In WHI(2002) there was an increased incidence of Breast cancer in women who took Provera (a synthetic Progestagen). Oral natural micronized progesterone is a safer form of Progesterone . Long-term studies are needed to evaluate the safety and efficacy.
I have included the abstract for your review.
Judith Rubin, MD
Progestogen safety and Tolerance in Hormonal Replacement Therapy
Santiago Palacios & Andrea Mejía
Page 1-11 | Received 15 Dec 2015, Accepted 08 Aug 2016, Accepted author version posted online: 11 Aug 2016, Published online: 22 Aug 2016
Download citation http://dx.doi.org/10.1080/14740338.2016.1223041
Introduction: Today, it is a mandatory practice to prescribe a combination of estrogens and progestogens for menopausal women requiring hormone therapy and with a uterus. The WHI study and its reanalysis demonstrate a big difference in results between the conjugated equin estrogen (CEE) only vs.CEE plus medroxyprogesterone acetate (MPA) arms in relation with breast cancer and cardiovascular risk. The conclusion is that risk is clearly higher in the arm with MPA than in the CEE only arm. Although the only progestogen used in the WHI study was medroxyprogesterone acetate, side effects and intolerance have been extrapolated as a class effect to all progestogens.
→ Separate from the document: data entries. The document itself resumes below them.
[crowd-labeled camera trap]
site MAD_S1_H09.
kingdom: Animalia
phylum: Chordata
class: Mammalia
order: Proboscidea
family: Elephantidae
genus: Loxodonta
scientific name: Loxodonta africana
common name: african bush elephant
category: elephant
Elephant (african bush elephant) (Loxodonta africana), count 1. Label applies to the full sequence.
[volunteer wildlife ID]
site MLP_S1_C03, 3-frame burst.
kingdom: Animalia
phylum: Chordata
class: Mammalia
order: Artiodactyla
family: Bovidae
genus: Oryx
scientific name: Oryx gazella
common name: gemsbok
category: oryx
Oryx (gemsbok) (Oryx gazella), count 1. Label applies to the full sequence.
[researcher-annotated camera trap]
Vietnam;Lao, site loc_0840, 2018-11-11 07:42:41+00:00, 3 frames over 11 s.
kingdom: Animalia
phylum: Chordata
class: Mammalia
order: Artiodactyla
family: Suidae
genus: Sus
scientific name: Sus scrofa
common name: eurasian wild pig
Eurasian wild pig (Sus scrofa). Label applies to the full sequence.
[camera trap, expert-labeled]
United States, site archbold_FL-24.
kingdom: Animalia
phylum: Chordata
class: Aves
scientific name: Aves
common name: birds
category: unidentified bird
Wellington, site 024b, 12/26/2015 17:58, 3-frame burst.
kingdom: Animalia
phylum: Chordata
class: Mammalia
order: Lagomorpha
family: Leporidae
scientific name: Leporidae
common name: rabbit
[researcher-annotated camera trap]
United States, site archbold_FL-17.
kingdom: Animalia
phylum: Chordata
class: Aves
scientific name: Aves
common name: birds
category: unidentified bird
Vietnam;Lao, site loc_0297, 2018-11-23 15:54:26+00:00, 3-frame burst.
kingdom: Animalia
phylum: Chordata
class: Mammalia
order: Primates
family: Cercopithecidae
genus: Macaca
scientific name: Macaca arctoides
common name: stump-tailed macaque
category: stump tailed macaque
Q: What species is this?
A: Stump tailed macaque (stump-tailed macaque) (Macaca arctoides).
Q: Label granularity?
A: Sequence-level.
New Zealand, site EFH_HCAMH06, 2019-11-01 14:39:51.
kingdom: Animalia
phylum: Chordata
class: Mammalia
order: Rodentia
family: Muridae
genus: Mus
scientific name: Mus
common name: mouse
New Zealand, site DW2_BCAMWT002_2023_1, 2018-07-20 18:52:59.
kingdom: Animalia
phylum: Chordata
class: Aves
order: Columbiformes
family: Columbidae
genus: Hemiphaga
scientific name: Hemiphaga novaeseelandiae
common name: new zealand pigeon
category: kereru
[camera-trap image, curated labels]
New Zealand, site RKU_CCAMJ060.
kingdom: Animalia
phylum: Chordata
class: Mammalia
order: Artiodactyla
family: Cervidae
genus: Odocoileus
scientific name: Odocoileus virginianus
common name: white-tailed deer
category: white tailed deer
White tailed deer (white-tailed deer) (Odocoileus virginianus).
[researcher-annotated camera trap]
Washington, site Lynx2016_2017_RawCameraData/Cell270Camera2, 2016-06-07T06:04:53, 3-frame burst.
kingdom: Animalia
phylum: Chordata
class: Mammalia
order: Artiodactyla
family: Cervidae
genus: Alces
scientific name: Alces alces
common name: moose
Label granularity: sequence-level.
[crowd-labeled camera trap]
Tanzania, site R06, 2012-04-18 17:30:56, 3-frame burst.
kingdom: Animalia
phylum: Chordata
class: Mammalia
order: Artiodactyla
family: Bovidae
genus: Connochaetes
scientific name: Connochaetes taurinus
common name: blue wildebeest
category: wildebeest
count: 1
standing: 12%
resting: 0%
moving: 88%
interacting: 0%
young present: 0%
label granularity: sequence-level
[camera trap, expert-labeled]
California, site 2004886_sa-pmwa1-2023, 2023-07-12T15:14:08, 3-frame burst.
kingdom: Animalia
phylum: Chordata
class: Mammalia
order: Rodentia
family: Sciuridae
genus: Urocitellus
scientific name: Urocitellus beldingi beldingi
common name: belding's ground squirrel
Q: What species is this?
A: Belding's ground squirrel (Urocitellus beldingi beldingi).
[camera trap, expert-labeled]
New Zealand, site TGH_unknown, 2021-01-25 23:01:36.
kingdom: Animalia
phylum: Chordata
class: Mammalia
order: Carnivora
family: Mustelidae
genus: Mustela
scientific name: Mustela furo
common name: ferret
Areas covered: Progestogen tolerance and side effects in hormone therapy were reviewed. For that purpose, a limited literature search was conducted on key resources including Pubmed, the Cochrane Library, ECRI, and major international health technology agencies.
Expert opinion: Many of the tolerance effects are based on limited data. There are no double-blind randomized trials comparing long-term safety for breast cancer and cardiovascular risk among different progestogens. Short-term clinical studies, observational, and in animal and in vitro studies indicate that both micronized progesterone and dydrogesterone are the safer progestogens with an acceptable metabolic profile.